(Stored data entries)
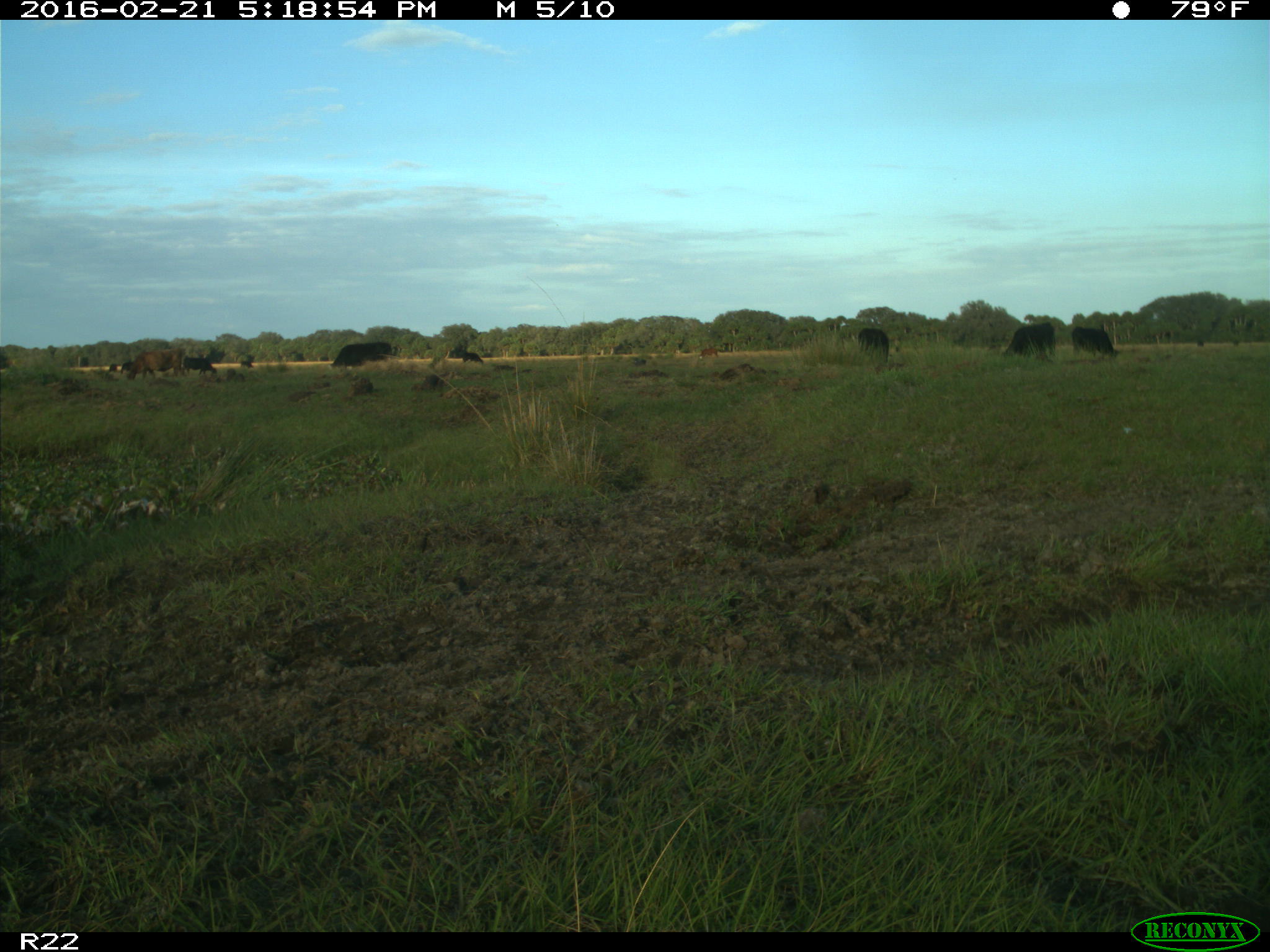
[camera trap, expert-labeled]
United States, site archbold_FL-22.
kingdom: Animalia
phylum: Chordata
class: Mammalia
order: Artiodactyla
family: Bovidae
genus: Bos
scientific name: Bos taurus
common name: domestic cow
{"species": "Bos taurus (domestic cow)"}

### ABOUT THIS EXERCISE
Each entry must be set down word for word; no image may be carried over.

### COMPLETED TASK
[camera trap, expert-labeled]
United States, site archbold_FL-22.
kingdom: Animalia
phylum: Chordata
class: Mammalia
order: Artiodactyla
family: Bovidae
genus: Bos
scientific name: Bos taurus
common name: domestic cow
{"species": "Bos taurus (domestic cow)"}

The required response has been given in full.